I look out onto the cobblestone courtyard through the window behind our table. No one eats in the courtyard this time of year, but in the summer Adam and I would sit out there for brunch and stuff ourselves with homemade doughnuts and French toast. On a cool day like today, we would burrow into the restaurant’s cozy interior, with its roaring fireplace and black-and-white checkered floor. Today I’d like to burrow my way right into the wall until I disappear.

The waitress takes our order, and as soon as she leaves, my dad picks up where we left off.

“Okay,
what
is going on?”

I grab a piece of focaccia from the breadbasket and stuff it in my mouth. “Where should I begin?”

He scrunches his shoulders by his ears. “Oh, I don’t know, maybe the part where you quit your job three weeks ago and decided not to tell us?”

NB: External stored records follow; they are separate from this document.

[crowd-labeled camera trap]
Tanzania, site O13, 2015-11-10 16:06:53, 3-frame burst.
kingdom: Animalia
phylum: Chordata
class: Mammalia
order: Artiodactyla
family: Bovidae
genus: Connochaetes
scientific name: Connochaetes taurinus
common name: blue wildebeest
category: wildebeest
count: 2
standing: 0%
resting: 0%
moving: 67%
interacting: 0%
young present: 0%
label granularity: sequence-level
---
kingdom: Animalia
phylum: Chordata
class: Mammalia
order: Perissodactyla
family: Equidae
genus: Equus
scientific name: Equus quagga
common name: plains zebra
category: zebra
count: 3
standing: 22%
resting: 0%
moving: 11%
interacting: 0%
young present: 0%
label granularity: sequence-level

“Okay. I didn’t want to work there anymore. So I quit. End of story.”

My dad raises an eyebrow. “Hannah …”

“What?”

“You’ve ignored our calls and e-mails for the past three weeks. Obviously there’s more to it than that.”

I reach for another piece of bread. “You think?”

“Listen, you were getting antsy. Your mother and I knew that. But we thought you were planning to stick it out until you went to grad school.”

“I’m not going to grad school, so sticking it out wasn’t really an option.”

“I thought you signed up for the GREs?”

“I did. I canceled.”

My mom clucks her tongue. “Hannah, we’ve discussed this dozens of times. If you expect people to take you seriously, eventually you have to go back to school and get an advanced degree.”

“No, that’s what I have to do for
you
to take me seriously.”

My father sighs and shakes his head. “That’s not true.”

“Uh, yes it is. You and mom would rather I make myself miserable pursuing a career like yours than do something I actually enjoy.”

“That’s not
true
,” he repeats. “Listen, what you have to understand is that no job is fun all the time. Look at your mother and I—we have to do all sorts of things we don’t want to do. Grading exams, reading shoddy research papers. But we take the bad with the good. That’s the real world.”

“Frankly,” my mom says, “I don’t understand why your generation thinks work should be a never-ending party—constant fun, fun, fun.”

I huff. “Uh, maybe because your generation raised us to be this way.”